[Page]:
This evening I would like to direct our attention to one of the most critical issues that is
involved in this debate about abortion and that's the issue of the relationship of the
church to state government.
I think I'd like to begin by reminding you that America did not begin at the First Continental
Congress.
American history books do not begin with the writing of the Constitution or of the Declaration
of Independence.
But we know that very early in the seventeenth century settlers came to the shores of America
as colonists principally to escape severe religious persecution.
We know that the first governing document in American history was one that was intensely
religious and theological.
I'm thinking of course of the Mayflower Compact.
But I'd like us to just go back in time a little bit for a moment or two and remember
what it was that provoked these multitudes of people to leave their possessions, to leave
their native lands, and come to this country.
They came as I said to escape religious persecutions, but those religious persecutions were not
simply a matter of intermural wars between dissonant religious groups.
But the chief proponents of persecution were the European state governments.
Now, what Western society learned apparently from the bloody persecutions of sixteenth
and seventeenth century was that when a particular religion is elevated to a privileged position
by the state, that is, when a particular religion is, as we call it, 'established,' then all
of the powers of that government -- the power of the sword, the power of the army and so
on -- may be brought to bear, to squelch and to persecute those who have a differing religious
viewpoint.
And so by the time our nation as a republic was officially formed with the Constitution
and the Bill of Rights, the fathers of our country were very, very careful to do everything
in their power to prevent the same type of setup that had produced the violent persecutions,
and hatred, and religious wars that had occurred in Europe.
And fundamentally two things we're determined by the Constitution.
The first is that in this nation guaranteed by the Constitution, all religions will have
the right of free expression.
That, of course, as you know, ladies and gentlemen, is the First Amendment of the United States,
but it's only part of the First Amendment and it's only part of the clause with which
the church is so jealously concerned.
The First Amendment in the Constitution also explicitly prohibit the establishment of religion.

[Data lines]:
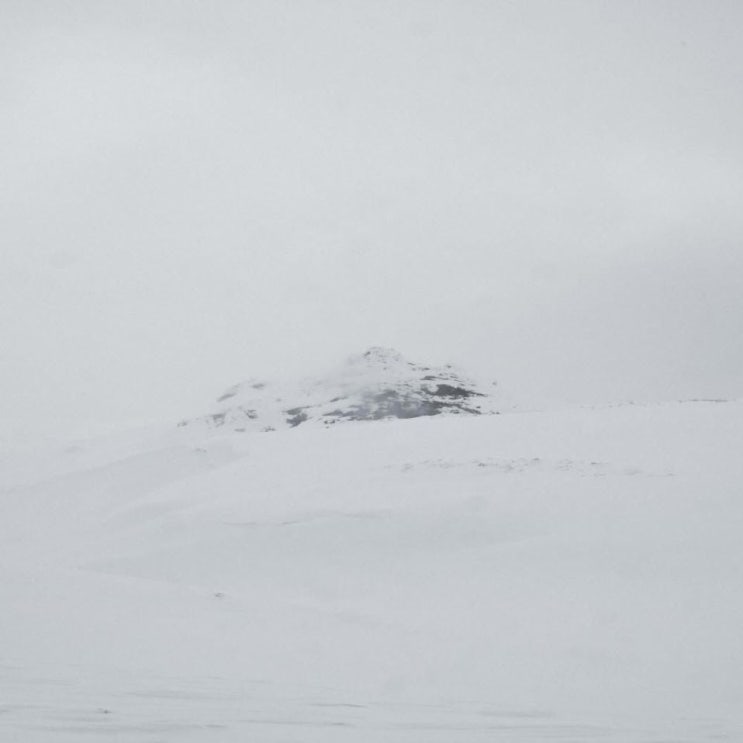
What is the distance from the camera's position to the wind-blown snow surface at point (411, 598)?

[Objectives]:
(a) In the talk on church and state, condense the paragraph that begins "And so by the time our nation" into one shorter sentence that keeps its main facts.
(b) Carry on with the talk on church and state, picking up right after its final sentence.

[Expected outputs]:
(a) When the republic was formally established with the Constitution and the Bill of Rights, the nation's founders took great care to prevent the kind of arrangement that had produced Europe's violent persecutions, hatred, and religious wars.

(b)
That is, of granting special ecclesiastical privilege to Presbyterians instead of Roman
Catholics, to Roman Catholics instead of Jews, to Jews instead of Muslims.
Part of the whole melting pot concept was whatever you believe and whatever are the
particulars of your theological persuasion and your worship, you are welcome to express
those religious beliefs and practices freely under the protection of the state.
At the same time, in order to secure both things namely the guarantee of the free exercise
of religion on the one hand and the restraint against attempts of one religion to usurp
authority over all others, we had the laws established to prohibit one church from becoming
the state church.
And so we developed a concept that has often been called the separation of church and state.
Now, what I'd like to do in our time together in this session is to try to get some clarity
about what that concept means because I detect a considerable amount of confusion about what
is meant by the separation of church and state.
I have to say that in my teaching profession in the Theological Seminary sometimes I get
very agitated and excited with my students and I say, "One of the most important distinctions
as a student of theology you will ever learn is the distinction between a distinction and
a separation."
For example, in our view of man as Christians we distinguish between the soul and the body
of a human being.
Now, when I make a philosophical distinction of that type, I do no personal violence or
personal harm to you or anyone else, but if I separate your soul from your body I have
just killed you.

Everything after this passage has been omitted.